** Task prompt **
What is the count of lines below that include "Tanzania"? Reply with nothing else.

** Available data **

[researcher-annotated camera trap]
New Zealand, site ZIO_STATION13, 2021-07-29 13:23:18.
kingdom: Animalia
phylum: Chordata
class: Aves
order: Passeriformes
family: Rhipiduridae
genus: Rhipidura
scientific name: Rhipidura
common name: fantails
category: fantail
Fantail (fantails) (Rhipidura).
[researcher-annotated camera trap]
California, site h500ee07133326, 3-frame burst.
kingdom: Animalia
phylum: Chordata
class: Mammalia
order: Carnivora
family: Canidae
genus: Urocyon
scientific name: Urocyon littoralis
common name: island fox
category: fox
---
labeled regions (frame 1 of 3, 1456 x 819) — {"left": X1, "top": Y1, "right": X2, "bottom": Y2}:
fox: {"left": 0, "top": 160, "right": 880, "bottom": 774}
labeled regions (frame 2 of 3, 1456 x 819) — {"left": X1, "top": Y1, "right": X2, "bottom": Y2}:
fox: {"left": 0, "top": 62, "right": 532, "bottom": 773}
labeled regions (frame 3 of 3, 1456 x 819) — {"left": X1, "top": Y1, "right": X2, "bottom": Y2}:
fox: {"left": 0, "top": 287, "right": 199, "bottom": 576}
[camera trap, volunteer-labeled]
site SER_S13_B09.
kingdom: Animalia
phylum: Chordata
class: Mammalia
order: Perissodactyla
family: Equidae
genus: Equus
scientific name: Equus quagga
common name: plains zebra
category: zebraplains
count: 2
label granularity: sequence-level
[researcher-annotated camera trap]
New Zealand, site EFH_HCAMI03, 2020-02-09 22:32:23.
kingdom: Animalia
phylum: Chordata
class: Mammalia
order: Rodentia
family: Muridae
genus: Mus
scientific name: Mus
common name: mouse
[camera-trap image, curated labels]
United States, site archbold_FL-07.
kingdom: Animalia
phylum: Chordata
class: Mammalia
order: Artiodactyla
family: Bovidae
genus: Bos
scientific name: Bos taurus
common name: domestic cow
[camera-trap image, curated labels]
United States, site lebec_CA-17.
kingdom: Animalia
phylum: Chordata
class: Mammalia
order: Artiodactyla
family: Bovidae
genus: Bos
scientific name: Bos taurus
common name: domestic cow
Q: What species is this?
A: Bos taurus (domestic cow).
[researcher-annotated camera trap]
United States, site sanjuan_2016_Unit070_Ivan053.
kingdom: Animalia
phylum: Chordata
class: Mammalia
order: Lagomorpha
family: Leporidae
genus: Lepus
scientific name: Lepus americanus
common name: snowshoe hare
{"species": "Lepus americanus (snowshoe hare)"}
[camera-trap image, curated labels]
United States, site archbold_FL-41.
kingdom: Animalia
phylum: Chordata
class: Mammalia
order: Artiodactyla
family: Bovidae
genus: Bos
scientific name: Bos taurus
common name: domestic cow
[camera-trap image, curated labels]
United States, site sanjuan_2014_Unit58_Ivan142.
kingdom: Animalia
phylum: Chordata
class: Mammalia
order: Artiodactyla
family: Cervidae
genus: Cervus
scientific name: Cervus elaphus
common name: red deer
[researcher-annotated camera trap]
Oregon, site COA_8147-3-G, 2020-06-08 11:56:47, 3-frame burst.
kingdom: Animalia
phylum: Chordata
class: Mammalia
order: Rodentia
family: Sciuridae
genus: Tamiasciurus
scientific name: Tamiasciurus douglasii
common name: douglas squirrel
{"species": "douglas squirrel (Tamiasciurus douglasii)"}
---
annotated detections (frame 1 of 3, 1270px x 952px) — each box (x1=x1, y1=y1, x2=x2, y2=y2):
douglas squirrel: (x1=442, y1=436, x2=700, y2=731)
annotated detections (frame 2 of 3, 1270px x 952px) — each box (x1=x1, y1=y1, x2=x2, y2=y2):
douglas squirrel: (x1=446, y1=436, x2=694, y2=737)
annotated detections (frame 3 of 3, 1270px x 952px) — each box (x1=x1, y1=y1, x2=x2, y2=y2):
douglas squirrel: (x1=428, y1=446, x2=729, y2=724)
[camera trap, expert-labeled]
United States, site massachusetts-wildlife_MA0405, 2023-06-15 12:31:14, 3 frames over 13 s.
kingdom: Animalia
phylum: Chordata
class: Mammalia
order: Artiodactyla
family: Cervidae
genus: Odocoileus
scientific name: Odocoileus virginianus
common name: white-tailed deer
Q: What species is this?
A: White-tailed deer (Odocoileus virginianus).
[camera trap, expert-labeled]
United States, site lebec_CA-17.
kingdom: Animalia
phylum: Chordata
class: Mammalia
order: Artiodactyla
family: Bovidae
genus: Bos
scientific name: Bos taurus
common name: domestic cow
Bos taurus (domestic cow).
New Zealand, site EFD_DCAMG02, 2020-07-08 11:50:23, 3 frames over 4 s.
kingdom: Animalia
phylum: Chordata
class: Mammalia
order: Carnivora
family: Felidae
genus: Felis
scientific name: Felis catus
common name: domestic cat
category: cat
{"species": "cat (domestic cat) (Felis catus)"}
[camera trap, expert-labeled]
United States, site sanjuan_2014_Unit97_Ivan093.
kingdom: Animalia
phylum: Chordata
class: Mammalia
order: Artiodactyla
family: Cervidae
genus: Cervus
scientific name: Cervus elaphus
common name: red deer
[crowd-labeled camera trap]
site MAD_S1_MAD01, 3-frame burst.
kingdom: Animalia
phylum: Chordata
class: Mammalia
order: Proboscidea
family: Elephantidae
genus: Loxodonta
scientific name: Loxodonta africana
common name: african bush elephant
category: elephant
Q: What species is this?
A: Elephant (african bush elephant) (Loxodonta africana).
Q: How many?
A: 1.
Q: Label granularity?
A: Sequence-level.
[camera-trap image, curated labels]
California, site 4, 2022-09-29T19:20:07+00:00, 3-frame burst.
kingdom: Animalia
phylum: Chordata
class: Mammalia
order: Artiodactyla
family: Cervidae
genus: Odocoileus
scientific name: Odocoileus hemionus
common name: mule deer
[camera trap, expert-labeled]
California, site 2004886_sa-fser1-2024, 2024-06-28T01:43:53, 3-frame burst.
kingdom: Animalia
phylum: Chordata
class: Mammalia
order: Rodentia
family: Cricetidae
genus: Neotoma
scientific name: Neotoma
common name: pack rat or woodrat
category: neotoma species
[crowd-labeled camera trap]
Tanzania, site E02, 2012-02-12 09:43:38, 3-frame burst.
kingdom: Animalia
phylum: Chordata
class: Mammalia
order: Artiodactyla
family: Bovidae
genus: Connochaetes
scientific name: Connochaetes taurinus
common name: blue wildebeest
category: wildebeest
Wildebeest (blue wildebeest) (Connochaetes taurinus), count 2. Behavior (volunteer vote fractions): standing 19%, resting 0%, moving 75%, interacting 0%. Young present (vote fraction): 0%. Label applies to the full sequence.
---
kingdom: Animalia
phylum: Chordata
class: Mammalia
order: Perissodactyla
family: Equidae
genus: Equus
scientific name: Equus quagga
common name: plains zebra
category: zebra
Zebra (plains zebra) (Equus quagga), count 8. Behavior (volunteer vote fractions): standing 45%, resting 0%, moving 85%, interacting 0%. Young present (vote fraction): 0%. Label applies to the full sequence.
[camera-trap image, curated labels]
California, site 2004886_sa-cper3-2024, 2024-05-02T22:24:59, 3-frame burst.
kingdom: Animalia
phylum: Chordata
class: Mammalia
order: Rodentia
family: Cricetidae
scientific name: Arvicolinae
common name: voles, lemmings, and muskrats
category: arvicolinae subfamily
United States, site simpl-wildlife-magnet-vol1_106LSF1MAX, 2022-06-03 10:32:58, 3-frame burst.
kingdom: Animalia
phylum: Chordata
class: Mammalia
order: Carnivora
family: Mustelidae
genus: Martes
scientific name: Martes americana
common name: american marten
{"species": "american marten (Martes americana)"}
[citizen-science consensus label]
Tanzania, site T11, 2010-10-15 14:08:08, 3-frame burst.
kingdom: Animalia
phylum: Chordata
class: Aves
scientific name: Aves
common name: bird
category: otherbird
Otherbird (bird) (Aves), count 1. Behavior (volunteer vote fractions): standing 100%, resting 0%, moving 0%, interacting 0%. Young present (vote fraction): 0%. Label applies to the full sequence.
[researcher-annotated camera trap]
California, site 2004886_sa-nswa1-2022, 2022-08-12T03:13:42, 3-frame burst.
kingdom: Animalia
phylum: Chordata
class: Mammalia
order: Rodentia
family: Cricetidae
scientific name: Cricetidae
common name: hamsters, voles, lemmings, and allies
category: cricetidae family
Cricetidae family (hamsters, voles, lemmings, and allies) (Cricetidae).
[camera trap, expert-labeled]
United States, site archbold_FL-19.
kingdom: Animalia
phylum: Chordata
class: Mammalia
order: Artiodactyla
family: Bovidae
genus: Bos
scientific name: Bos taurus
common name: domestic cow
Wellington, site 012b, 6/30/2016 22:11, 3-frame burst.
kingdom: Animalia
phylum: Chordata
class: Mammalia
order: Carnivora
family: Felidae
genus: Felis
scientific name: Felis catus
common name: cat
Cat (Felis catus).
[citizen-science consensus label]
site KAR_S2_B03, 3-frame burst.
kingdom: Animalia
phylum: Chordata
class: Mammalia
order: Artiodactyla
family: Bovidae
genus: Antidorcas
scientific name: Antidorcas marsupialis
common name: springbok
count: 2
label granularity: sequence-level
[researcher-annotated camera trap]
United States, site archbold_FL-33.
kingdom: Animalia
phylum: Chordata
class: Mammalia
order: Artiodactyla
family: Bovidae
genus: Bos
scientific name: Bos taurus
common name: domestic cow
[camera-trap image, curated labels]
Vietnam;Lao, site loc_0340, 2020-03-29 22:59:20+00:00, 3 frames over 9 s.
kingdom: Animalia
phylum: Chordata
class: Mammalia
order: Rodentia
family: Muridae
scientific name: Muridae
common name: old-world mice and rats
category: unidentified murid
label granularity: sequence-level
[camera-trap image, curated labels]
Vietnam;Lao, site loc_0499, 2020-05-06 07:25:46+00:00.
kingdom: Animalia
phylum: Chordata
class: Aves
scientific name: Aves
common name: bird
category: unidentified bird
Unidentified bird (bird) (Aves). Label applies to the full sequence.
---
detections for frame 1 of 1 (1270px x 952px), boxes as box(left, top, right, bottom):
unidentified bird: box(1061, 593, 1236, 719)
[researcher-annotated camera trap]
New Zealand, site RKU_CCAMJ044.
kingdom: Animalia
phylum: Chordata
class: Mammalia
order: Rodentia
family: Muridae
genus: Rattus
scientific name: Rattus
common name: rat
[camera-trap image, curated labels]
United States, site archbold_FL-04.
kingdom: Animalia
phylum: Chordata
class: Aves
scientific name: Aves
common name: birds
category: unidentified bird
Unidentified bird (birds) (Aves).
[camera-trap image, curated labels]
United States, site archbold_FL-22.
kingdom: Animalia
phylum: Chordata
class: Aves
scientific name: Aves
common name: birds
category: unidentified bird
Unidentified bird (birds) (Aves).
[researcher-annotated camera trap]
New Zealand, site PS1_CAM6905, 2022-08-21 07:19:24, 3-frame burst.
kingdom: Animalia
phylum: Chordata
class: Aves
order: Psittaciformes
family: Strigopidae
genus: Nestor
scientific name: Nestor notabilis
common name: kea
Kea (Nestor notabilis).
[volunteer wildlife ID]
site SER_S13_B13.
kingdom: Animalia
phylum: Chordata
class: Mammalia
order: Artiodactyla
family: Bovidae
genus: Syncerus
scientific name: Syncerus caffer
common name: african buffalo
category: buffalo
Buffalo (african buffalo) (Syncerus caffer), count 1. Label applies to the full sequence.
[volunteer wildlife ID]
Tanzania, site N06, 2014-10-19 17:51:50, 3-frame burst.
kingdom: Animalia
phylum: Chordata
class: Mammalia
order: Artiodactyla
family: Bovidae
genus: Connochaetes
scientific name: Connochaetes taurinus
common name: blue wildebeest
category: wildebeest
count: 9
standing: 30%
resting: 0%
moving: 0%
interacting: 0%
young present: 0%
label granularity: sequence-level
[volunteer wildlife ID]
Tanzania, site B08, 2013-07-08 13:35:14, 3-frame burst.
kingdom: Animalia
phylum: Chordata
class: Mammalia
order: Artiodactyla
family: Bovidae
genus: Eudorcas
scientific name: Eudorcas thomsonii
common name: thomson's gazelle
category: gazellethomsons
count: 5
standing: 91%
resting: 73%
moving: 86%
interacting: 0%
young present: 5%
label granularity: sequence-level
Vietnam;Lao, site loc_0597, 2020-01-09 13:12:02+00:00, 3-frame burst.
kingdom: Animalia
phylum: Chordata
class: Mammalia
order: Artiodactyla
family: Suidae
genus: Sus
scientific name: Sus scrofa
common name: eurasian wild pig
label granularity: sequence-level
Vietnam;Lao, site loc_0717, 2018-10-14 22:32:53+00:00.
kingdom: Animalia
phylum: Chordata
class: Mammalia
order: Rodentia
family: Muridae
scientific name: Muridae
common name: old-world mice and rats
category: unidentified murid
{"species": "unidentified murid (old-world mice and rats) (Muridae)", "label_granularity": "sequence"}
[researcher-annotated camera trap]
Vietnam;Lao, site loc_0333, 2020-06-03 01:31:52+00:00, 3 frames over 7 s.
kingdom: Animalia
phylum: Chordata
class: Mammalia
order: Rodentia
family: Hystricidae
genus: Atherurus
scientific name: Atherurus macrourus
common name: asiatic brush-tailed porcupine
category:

** Exercise response **
4